From Source (Development)

git clone https://github.com/M-Gkiko/data_mining_framework.git
cd data_mining_framework
pip install -e .

# With development dependencies
pip install -e ".[dev]" 
pip install -r requirements.txt # Alternative

Quick Start

Running Benchmarks

# Run a benchmark from YAML configuration
python examples/run_benchmark_example.py --config examples/clustering_benchmark.yaml

# Run with verbose output
python examples/run_benchmark_example.py --config examples/dr_cl_quality.yaml --verbose

# Network analysis benchmark
python examples/run_benchmark_example.py --config examples/network_benchmark.yaml

Python API Examples

Simple Clustering

from data_mining_framework import CSVDataset, HierarchicalClustering, ManhattanDistance

dataset = CSVDataset('data/iris.csv')
distance = ManhattanDistance()
clustering = HierarchicalClustering(distance_measure=distance, n_clusters=3, linkage='complete')

clustering.fit(dataset)
labels = clustering.get_labels()

Pipeline: DR → Clustering → Quality

from data_mining_framework import (
    CSVDataset, PCAProjection, HierarchicalClustering,
    CalinskiHarabaszIndex, ManhattanDistance, Pipeline
)
from data_mining_framework.implementations.pipelines import (
    DRAdapter, ClusteringAdapter, ClusteringQualityAdapter
)

dataset = CSVDataset('data/iris.csv')
distance = ManhattanDistance()

pipeline = Pipeline("PCA_Hierarchical_Quality")

# Add dimensionality reduction
pca = PCAProjection(n_components=2)
pipeline.add_component(DRAdapter(pca))

# Add clustering
clustering = HierarchicalClustering(distance_measure=distance, n_clusters=3)
pipeline.add_component(ClusteringAdapter(clustering, distance))

# Add quality measure
quality = CalinskiHarabaszIndex()
pipeline.add_component(ClusteringQualityAdapter(quality))

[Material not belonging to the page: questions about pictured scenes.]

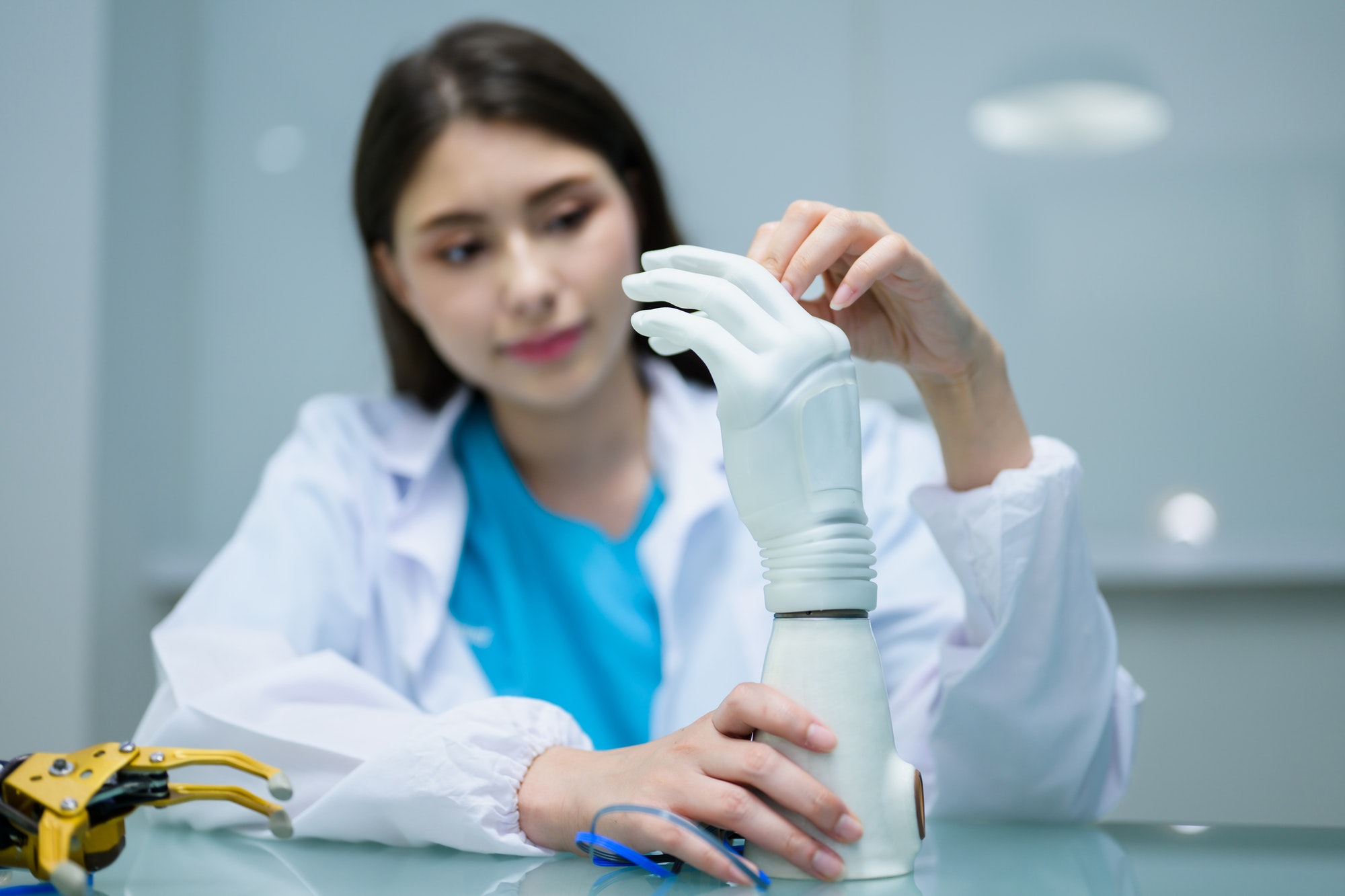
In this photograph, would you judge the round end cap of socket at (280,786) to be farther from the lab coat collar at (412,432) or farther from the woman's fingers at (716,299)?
the lab coat collar at (412,432)

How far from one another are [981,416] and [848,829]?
316 millimetres

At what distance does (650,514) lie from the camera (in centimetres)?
109

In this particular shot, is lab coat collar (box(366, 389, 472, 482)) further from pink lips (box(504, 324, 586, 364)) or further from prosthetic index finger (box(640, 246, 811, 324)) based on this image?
prosthetic index finger (box(640, 246, 811, 324))

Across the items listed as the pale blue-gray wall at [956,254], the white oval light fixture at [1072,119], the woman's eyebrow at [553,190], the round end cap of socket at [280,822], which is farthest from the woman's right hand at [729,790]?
the white oval light fixture at [1072,119]

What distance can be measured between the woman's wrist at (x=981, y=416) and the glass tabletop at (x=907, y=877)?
0.23m

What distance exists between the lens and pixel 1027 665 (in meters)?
0.65

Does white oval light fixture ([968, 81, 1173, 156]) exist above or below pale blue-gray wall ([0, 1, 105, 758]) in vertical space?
above

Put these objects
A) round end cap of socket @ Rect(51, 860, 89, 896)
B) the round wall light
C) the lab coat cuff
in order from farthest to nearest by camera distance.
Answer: the round wall light → the lab coat cuff → round end cap of socket @ Rect(51, 860, 89, 896)

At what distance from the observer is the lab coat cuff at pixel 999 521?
0.63 meters

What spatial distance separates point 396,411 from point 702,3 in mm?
827

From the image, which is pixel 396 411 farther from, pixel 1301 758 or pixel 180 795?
pixel 1301 758

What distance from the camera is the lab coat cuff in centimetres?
63

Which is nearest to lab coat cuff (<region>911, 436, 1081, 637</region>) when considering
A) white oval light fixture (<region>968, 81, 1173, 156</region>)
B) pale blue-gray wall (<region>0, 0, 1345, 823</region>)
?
pale blue-gray wall (<region>0, 0, 1345, 823</region>)

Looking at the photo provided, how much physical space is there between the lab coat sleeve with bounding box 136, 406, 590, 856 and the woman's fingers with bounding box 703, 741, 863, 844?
0.50ft
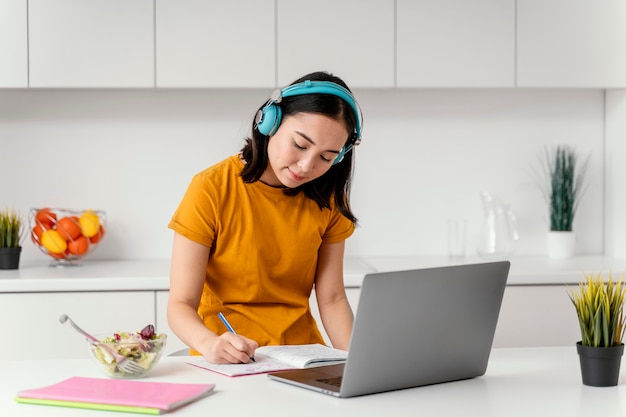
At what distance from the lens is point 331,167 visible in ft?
7.32

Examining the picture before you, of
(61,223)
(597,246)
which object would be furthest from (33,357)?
(597,246)

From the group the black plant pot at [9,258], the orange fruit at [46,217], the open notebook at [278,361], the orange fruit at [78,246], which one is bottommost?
the open notebook at [278,361]

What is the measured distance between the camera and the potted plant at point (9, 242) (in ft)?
11.0

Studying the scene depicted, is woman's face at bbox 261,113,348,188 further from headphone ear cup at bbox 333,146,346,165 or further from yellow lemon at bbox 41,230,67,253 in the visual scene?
yellow lemon at bbox 41,230,67,253

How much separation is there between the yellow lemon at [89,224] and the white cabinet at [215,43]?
0.61 metres

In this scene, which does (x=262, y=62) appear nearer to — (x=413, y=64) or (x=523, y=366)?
(x=413, y=64)

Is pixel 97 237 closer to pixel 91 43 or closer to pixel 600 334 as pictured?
pixel 91 43

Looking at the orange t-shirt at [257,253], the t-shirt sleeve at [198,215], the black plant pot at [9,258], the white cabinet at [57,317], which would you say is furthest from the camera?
the black plant pot at [9,258]

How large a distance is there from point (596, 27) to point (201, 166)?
174 centimetres

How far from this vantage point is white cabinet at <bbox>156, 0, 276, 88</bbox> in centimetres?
338

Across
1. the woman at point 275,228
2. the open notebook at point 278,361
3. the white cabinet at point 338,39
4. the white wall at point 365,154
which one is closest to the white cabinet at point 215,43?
the white cabinet at point 338,39

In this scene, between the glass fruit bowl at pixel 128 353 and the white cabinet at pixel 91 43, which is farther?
the white cabinet at pixel 91 43

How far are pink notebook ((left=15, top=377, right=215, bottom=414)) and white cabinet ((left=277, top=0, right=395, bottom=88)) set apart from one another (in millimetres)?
2033

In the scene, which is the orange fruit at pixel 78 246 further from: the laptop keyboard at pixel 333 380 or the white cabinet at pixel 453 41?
the laptop keyboard at pixel 333 380
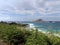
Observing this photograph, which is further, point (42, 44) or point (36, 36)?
point (36, 36)

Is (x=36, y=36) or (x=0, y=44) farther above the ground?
(x=36, y=36)

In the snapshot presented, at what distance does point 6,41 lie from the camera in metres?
12.5

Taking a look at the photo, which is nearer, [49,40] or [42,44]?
[42,44]

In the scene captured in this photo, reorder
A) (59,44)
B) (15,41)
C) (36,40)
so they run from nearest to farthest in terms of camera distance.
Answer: (59,44) < (36,40) < (15,41)

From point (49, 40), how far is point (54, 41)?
42 centimetres

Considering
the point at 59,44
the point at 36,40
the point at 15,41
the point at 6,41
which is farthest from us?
the point at 6,41

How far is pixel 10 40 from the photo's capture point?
11.7 m

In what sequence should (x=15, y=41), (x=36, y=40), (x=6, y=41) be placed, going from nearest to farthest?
1. (x=36, y=40)
2. (x=15, y=41)
3. (x=6, y=41)

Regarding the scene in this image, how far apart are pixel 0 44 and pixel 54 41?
12.9 ft

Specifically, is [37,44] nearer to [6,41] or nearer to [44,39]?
[44,39]

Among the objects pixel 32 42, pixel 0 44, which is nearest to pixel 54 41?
pixel 32 42

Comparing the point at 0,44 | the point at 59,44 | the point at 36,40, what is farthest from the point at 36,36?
the point at 0,44

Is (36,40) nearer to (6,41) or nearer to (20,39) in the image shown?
(20,39)

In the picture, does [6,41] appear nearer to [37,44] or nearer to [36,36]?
[36,36]
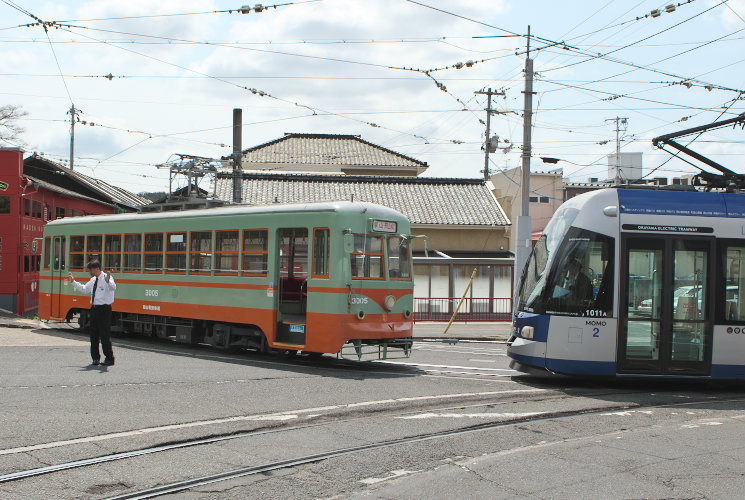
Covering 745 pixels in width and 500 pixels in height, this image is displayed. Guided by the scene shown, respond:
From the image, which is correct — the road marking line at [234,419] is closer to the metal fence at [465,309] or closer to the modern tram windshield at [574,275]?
the modern tram windshield at [574,275]

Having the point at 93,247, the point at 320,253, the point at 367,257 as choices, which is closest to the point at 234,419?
the point at 320,253

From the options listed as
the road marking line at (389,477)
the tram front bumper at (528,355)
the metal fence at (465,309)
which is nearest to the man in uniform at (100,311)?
the tram front bumper at (528,355)

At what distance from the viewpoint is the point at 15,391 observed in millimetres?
10359

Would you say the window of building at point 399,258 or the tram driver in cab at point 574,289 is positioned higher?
the window of building at point 399,258

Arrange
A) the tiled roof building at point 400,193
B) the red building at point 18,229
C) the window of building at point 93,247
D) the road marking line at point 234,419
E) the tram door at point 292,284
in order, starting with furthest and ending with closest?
the tiled roof building at point 400,193, the red building at point 18,229, the window of building at point 93,247, the tram door at point 292,284, the road marking line at point 234,419

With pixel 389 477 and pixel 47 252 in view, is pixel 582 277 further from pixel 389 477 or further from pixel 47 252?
pixel 47 252

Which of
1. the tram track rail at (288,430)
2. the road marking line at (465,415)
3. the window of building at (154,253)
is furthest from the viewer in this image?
the window of building at (154,253)

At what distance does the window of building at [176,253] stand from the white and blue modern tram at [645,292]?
8103 millimetres

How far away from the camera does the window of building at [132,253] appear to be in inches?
731

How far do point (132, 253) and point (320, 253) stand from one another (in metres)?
6.54

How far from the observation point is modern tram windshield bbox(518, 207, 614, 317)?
1227cm

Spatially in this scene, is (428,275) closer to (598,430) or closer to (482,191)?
(482,191)

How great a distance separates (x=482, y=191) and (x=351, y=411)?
29.4 meters

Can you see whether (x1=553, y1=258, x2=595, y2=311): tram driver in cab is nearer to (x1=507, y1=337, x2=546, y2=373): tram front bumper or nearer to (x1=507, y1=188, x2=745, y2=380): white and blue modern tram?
(x1=507, y1=188, x2=745, y2=380): white and blue modern tram
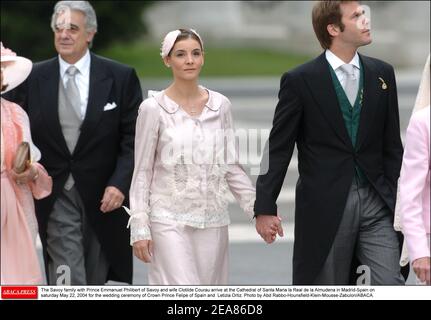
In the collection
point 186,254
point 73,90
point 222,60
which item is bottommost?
point 222,60

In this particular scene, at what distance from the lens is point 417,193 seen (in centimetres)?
567

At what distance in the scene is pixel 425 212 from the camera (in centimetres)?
574

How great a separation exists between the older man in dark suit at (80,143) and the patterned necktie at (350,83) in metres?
1.49

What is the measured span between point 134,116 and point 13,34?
730 inches

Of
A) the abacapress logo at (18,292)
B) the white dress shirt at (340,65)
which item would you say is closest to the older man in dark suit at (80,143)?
the abacapress logo at (18,292)

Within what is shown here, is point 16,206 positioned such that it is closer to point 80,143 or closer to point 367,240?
point 80,143

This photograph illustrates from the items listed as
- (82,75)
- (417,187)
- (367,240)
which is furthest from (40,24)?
(417,187)

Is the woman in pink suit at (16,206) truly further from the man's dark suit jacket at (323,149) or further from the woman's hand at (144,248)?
the man's dark suit jacket at (323,149)

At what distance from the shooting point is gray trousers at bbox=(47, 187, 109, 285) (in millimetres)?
7668

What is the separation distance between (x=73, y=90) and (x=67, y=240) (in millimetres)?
867

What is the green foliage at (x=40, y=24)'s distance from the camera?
2592 centimetres

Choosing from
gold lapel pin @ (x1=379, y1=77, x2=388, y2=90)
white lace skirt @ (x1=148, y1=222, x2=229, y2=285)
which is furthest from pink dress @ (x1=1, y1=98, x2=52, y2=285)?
gold lapel pin @ (x1=379, y1=77, x2=388, y2=90)
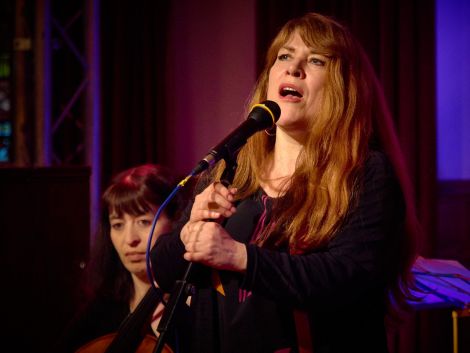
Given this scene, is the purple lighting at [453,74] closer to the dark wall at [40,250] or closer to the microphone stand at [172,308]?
the dark wall at [40,250]

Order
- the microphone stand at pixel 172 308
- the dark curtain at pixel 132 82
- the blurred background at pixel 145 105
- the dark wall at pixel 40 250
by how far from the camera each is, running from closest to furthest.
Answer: the microphone stand at pixel 172 308 < the dark wall at pixel 40 250 < the blurred background at pixel 145 105 < the dark curtain at pixel 132 82

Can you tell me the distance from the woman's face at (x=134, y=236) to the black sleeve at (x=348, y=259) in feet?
2.91

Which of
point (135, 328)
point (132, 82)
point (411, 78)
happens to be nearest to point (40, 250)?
point (135, 328)

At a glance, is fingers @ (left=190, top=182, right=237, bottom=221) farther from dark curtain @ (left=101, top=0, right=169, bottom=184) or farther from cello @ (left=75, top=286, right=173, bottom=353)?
dark curtain @ (left=101, top=0, right=169, bottom=184)

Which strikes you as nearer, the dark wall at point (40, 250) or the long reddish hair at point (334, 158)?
the long reddish hair at point (334, 158)

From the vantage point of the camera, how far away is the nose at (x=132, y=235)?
204 cm

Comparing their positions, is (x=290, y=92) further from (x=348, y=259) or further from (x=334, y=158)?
(x=348, y=259)

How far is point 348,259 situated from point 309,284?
0.12 m

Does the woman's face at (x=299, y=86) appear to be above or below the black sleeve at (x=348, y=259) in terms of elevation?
above

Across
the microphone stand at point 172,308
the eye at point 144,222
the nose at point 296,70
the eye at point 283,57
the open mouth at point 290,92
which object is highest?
the eye at point 283,57

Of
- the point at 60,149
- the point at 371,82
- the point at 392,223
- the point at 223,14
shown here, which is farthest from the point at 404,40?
the point at 60,149

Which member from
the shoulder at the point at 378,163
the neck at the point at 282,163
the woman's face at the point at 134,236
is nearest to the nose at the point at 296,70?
the neck at the point at 282,163

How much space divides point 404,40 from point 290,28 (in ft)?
5.95

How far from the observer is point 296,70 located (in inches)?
57.2
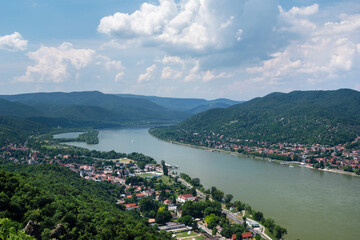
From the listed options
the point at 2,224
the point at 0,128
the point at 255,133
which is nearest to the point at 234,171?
the point at 2,224

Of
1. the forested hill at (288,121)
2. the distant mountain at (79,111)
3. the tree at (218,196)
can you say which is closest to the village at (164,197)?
the tree at (218,196)

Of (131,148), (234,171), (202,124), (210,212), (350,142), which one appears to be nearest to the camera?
(210,212)

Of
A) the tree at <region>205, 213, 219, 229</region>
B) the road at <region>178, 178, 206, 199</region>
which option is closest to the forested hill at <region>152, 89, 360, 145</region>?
the road at <region>178, 178, 206, 199</region>

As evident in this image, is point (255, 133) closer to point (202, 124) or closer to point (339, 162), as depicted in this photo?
point (202, 124)

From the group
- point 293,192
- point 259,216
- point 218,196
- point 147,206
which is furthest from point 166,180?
point 259,216

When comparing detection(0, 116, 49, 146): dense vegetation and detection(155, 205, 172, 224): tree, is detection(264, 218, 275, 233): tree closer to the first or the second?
detection(155, 205, 172, 224): tree

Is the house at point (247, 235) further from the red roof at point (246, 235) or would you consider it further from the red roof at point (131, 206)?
the red roof at point (131, 206)

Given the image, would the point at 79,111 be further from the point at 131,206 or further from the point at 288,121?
the point at 131,206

results = pipeline.execute(dataset)

Network Analysis Pipeline

from data_mining_framework import (
    NetworkXWrapper, LouvainCommunityDetection,
    PageRankMeasure, EdgeBetweennessMeasure,
    Pipeline, NetworkAdapter, CommunityDetectionAdapter,
    NodeMeasureAdapter, EdgeMeasureAdapter
)

# Create network
network = NetworkXWrapper(filepath='data/karate.edgelist', format='edgelist')

# Build pipeline: Community Detection → Edge Measures → Node Measures
pipeline = Pipeline("Network_Analysis")
pipeline.add_component(NetworkAdapter(network))
pipeline.add_component(CommunityDetectionAdapter(LouvainCommunityDetection(resolution=1.0)))
pipeline.add_component(EdgeMeasureAdapter(EdgeBetweennessMeasure()))
pipeline.add_component(NodeMeasureAdapter(PageRankMeasure(alpha=0.85)))

# Execute and get all results
results = pipeline.execute(None)
# Results contain: communities, modularity, edge_scores, node_scores

Run Benchmarks from Python

from data_mining_framework.benchmarks import run_benchmark

results = run_benchmark('examples/dr_cl_quality.yaml')
print(f"Completed {results.total_runs} runs")
print(f"Average time: {results.average_time:.3f}s")

Running Example Scripts

The examples/ directory contains organized examples demonstrating different usage patterns. All examples can run from the project root directory.

📖 For detailed documentation of all examples, see examples/README.md

Quick Example Overview

1. Basic Component Usage (Learning)

Direct component usage without pipelines - great for learning the API.

python examples/basic_component_usage.py

Shows both clustering and network analysis workflows step-by-step.

2. Pipeline Examples (Single Analysis)

Complete workflows using the Pipeline framework.

# Clustering: DR → Clustering → Quality
python examples/clustering_pipeline_example.py

# Network: Community → Edge → Node measures
python examples/network_pipeline_example.py

3. Benchmark Examples (Compare Algorithms)

Test multiple algorithm combinations with timing metrics.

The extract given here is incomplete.